I knew how to handle one man, two maybe, but three, was really too much. I had a lot of trouble getting rid of them. I would have won more quickly if the carters watching us from the station platform had come to help me. For two or three hours after that there scuffle, I thought I would die, I was in so much pain.

The interview ended with talk of the hotel-keeper’s two other passions: billiards – he said he won an amateur championship in 1892 – and horse racing at Decker’s Park, located on Saint-Denis Street north of Laurier. Hogue owned several horses and his favourite, which won him a cup, was named Mile End Boy.

Mile End station closed in November 1931, when the train service was moved to the new Park Avenue station on Jean-Talon. A new activity arrived next to the hotel in 1935 with the opening of the ‘Mile End Arena’, a small open-air arena with wooden bleachers. Boxing matches were presented with tickets sold at the hotel. But the arena was short-lived, closing in 1943. Afterwards, the hotel turned into a tavern (Lovell’s lists it as “C.P.R. Tavern” by 1944), and the upper floor was transformed into a rooming house.

Insurance Plan of the City of Montreal, Vol. 5, 1939. BAnQ

Insurance Plan of the City of Montreal, Vol. 5, 1939. BAnQ

 

In May 1985, La Presse journalist Gérald Leblanc found Télesphore Hogue’s grandson, Martial Hogue. At the time he was 77 and described himself as a poet-painter and a “professional outsider” who was born and grew up in the neighbourhood. The short interview revealed very little new about the hotel’s history, although the journalist called Martial Hogue “inexhaustible” about the subject, as well as about the tailor shop belonging to his father.1 But the article did provide a unique photograph of the building in its heydays. The old hotel which had been the pride of the Hogue Family was about to disappear. A fire completely destroyed it seven months later, in the early morning hours of January 5, 1986, in the middle of a snowstorm. Today, more than a quarter century has gone by, and the land on which the C.P.R. Hotel once stood is still vacant.

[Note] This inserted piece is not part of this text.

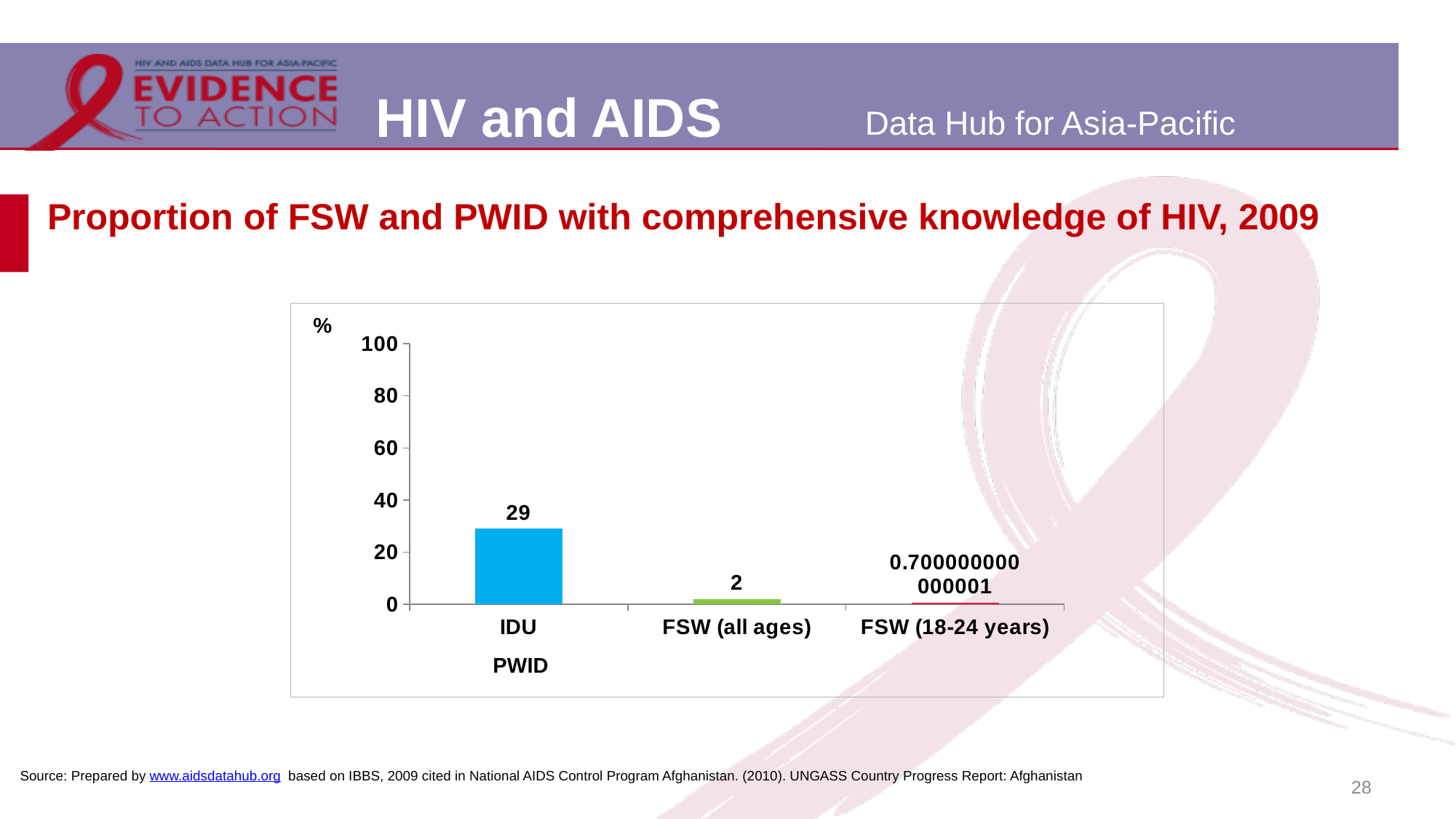
What is the difference between the values for IDU and FSW (all ages)? 27 What is the value for FSW (all ages)? 2 How many categories are shown on the x axis? 3 Is the value for IDU greater or less than 20? greater Which is larger, the value for IDU or the value for FSW (all ages)? IDU Is the value for IDU greater or less than 40? less Which category has the highest value? IDU What kind of chart is shown on the slide? bar chart What is the value for IDU (PWID)? 29 What is the title of the chart? Proportion of FSW and PWID with comprehensive knowledge of HIV, 2009 What unit is shown on the y axis? % Which category has the lowest value? FSW (18-24 years)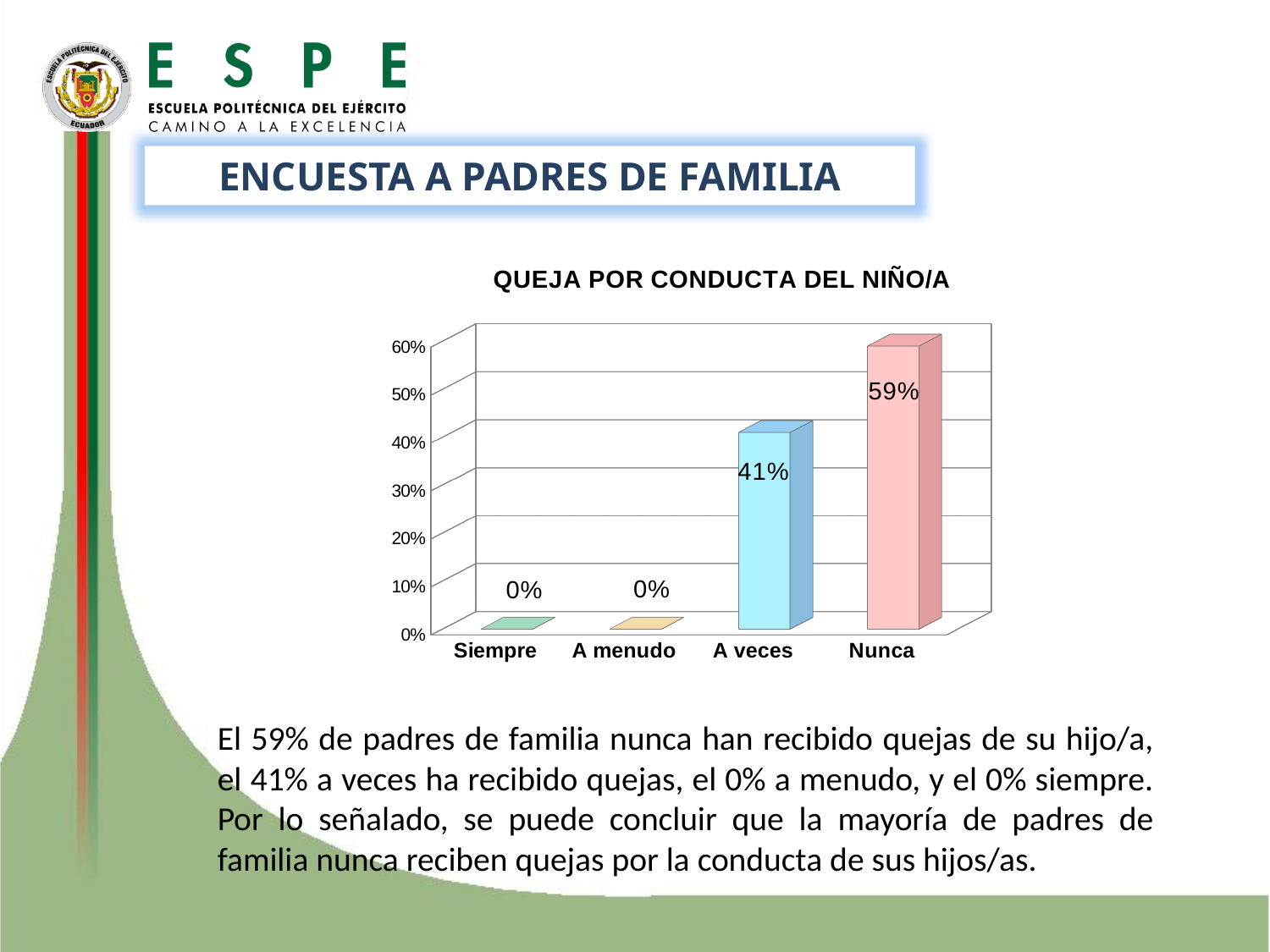
How many categories are shown on the x axis? 4 Which category has the highest value? Nunca What is the value for A veces? 41% What kind of chart is shown on the slide? bar chart What is the value for Nunca? 59% Do the values rise or fall from Siempre to Nunca along the x axis? rise What is the value for Siempre? 0% What is the difference between the values for Nunca and A veces? 18% What is the value for A menudo? 0% Is the value for A veces greater or less than 50%? less What is the title of the chart? QUEJA POR CONDUCTA DEL NIÑO/A Which is larger, the value for A veces or the value for Nunca? Nunca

Le Mile-End en mutation, La Presse, Saturday 25 May 1985

Le Mile-End en mutation, La Presse, Saturday 25 May 1985

La Presse, Monday 6 January 1986, p. 3

La Presse, Monday 6 January 1986, p. 3. The caption is incorrect: the old hotel was not the station building (already demolished in 1970).

Notes:
1. Again according to Lovell’s Directory, Martial’s father (and son of Télesphore) who was also named Martial, had a Merchant Tailor shop at 5328 Saint-Laurent, just south of Saint-Viateur. He lived at the adjacent address.